Prompt — Copy out everything from the line containing "How far from the" down to the end of the entries, swapping "brown cow" for "black cow" and changing nothing else.

The records —
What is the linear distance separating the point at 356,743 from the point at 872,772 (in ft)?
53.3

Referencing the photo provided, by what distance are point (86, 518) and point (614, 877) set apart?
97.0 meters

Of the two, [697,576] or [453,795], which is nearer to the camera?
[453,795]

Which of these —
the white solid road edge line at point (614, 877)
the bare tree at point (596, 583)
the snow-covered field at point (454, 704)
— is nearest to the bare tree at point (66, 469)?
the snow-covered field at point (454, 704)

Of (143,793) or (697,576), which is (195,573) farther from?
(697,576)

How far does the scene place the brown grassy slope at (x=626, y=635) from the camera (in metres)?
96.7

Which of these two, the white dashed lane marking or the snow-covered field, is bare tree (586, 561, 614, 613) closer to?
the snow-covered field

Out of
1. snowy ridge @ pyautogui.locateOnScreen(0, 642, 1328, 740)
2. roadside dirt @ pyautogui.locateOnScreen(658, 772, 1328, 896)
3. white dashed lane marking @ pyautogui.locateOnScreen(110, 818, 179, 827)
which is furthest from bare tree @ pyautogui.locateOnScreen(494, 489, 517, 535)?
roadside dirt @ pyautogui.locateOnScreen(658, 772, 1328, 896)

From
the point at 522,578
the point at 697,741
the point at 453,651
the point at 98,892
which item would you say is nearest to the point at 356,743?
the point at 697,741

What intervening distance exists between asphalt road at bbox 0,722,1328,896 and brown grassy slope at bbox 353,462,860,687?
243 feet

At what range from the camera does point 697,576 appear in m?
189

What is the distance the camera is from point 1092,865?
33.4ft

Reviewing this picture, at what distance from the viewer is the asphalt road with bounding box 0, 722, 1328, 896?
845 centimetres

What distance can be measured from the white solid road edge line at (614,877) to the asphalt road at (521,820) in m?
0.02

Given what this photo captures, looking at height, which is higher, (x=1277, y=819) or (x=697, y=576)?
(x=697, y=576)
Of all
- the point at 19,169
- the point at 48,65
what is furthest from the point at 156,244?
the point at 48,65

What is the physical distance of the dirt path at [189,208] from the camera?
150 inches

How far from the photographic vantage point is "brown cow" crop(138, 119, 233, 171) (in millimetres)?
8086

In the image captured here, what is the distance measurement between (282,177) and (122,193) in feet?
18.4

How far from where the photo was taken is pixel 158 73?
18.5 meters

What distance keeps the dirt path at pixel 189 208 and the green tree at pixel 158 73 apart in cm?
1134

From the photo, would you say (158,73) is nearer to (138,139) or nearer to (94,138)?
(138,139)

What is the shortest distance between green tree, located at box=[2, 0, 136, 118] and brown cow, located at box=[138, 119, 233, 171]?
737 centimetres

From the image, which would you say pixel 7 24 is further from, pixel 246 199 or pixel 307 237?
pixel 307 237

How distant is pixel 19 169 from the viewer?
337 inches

Solution for this exercise —
How far from the photographic vantage point is "black cow" crop(138, 119, 233, 171) (in millimetres)?
8086

In the image captured here, what is the distance measurement between (282,177) and (122,193) in feet?
18.4

How far from where the photo was taken is pixel 158 73?
18.5 meters

What distance keeps the dirt path at pixel 189 208 and the green tree at pixel 158 73 apart in cm?
1134

From the photo, would you say (158,73) is nearer to (138,139) or nearer to (94,138)?
(138,139)

What is the shortest distance between green tree, located at box=[2, 0, 136, 118] and black cow, located at box=[138, 119, 233, 171]?
737 centimetres

From the image, which would you say pixel 7 24 is further from, pixel 246 199 or pixel 307 237?
pixel 307 237

How distant is pixel 19 169 from the viewer?
337 inches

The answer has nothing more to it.